Regarder la Chine en face

Les parlementaires belges dénoncent les crimes contre l'humanité chinois, Pékin les somme de se "corriger". La relation sino-belge a changé de dimension.

La Chine persécute les minorités musulmanes du Xinjiang, les interne sans procès par centaines de milliers pour les "rééduquer", mène des campagnes de stérilisation forcée, d’assimilation et de colonisation ethnique. Mardi, les députés belges de la commission des Affaires étrangères ont condamné ces violations des droits humains et se sont inquiétés d'un risque de génocide.

La volonté chinoise de "rééquilibrage" ethnique dans cette région, stratégique pour le déploiement de ses nouvelles routes de la soie, vise à l'évidence à détruire en partie un groupe ethnique ou religieux. Le taux de natalité des minorités musulmanes du Xinjiang a chuté de moitié entre 2017 et 2019, selon l’Institut australien de stratégie politique, une évolution sans comparaison hors temps de guerre. La Victims of Communism Memorial Foundation estime quant à elle que d'ici à 2040 cette politique aura réduit de 2,6 à 4,5 millions de personnes la progression démographique naturelle des minorités de la région autonome.

Pointer les crimes contre l'humanité perpétrés par un État sans en tirer de conséquences à la hauteur de l'enjeu revient à vider les mots de leur substance.

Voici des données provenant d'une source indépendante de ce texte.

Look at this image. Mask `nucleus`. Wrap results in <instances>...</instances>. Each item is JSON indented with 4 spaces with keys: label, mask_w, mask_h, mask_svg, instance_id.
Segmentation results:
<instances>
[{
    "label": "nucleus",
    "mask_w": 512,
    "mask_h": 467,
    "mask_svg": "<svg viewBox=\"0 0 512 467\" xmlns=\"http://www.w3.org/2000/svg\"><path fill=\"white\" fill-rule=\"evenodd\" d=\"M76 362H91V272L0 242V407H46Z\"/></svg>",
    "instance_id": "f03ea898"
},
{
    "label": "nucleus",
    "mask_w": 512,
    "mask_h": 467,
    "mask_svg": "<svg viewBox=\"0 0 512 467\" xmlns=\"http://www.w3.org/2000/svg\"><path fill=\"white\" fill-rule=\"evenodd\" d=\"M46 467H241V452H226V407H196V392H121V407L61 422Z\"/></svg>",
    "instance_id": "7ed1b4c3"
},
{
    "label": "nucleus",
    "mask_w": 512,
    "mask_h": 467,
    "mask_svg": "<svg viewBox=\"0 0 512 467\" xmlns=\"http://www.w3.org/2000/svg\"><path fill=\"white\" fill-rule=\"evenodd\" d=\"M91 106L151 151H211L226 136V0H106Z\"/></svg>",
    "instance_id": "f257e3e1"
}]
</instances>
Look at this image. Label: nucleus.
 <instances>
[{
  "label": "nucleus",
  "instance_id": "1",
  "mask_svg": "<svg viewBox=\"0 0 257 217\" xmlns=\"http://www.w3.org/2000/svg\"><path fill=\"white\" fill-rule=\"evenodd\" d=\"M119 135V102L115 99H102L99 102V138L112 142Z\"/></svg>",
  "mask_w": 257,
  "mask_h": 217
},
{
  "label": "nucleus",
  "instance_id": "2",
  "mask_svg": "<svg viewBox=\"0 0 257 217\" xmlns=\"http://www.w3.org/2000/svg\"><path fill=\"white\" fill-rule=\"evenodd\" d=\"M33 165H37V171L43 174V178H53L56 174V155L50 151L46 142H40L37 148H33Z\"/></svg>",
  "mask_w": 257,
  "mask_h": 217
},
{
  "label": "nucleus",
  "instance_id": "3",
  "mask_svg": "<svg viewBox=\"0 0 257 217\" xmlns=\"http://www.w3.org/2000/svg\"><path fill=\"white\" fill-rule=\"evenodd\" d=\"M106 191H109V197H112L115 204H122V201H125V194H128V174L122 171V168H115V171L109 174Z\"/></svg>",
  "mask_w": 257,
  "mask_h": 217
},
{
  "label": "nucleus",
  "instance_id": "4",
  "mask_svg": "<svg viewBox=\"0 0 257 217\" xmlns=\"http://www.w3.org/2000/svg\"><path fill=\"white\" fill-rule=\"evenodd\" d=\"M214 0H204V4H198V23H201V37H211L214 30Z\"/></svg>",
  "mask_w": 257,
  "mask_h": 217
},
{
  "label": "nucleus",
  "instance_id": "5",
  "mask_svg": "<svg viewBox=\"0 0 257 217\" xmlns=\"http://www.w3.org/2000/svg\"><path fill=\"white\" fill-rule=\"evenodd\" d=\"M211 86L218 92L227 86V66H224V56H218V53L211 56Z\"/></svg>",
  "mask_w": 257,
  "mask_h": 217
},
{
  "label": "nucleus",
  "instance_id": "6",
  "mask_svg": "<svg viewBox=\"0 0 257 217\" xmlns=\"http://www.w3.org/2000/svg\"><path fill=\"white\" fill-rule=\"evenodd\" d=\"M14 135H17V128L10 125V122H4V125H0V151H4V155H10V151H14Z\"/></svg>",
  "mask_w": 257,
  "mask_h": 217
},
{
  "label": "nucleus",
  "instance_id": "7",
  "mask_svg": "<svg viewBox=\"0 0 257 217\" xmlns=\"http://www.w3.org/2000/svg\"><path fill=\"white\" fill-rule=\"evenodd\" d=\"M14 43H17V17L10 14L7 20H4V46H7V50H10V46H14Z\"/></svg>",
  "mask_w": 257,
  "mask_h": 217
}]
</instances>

Face aux accusations, la Chine ne montre aucun signe d’inflexion. Et intime à la Belgique de "rectifier son erreur" (sic). Pas de surprise: après avoir ignoré les critiques, Pékin est passé depuis quelques mois à l’offensive contre ceux qui, depuis l'étranger, dénoncent ces crimes – le Belge Samuel Cogolati (Ecolo), à l’origine de la résolution, est parmi les premiers à en avoir fait les frais. En adoptant cette résolution en séance plénière le 1er juillet, les députés rejoindront les parlements néerlandais, canadien, lituanien, tchèque et britannique dans cette condamnation.

Nouvelle dimension

Le temps n’est pas si lointain où la Belgique se livrait avec les autres pays européens à une concurrence vers le bas dans la dénonciation des atteintes aux droits humains de la Chine. Si des objections étaient prononcées, ce devait être en sourdine, pour ne pas risquer de brouiller un message tout en courbettes: partagez avec nous les fruits de votre impressionnante croissance. Ce temps semble révolu: fermer les yeux devant l'ampleur du système d'oppression mis en place au Xinjiang serait une grave faute morale pour les démocraties, et la dénoncer cadre avec un nouveau consensus occidental qui désigne la Chine comme rival stratégique.

Mais à l'évidence, dénoncer ne suffit pas: pointer les crimes contre l'humanité perpétrés par un État sans en tirer de conséquences revient à vider les mots de leur substance. Participe-t-on aux JO organisés dans un pays que l'on accuse de génocide? Continue-t-on d'y commercer normalement? Quelles que soient les réponses que l'on donnera à ces questions, il faudra les justifier: la relation sino-belge est entrée dans une nouvelle dimension.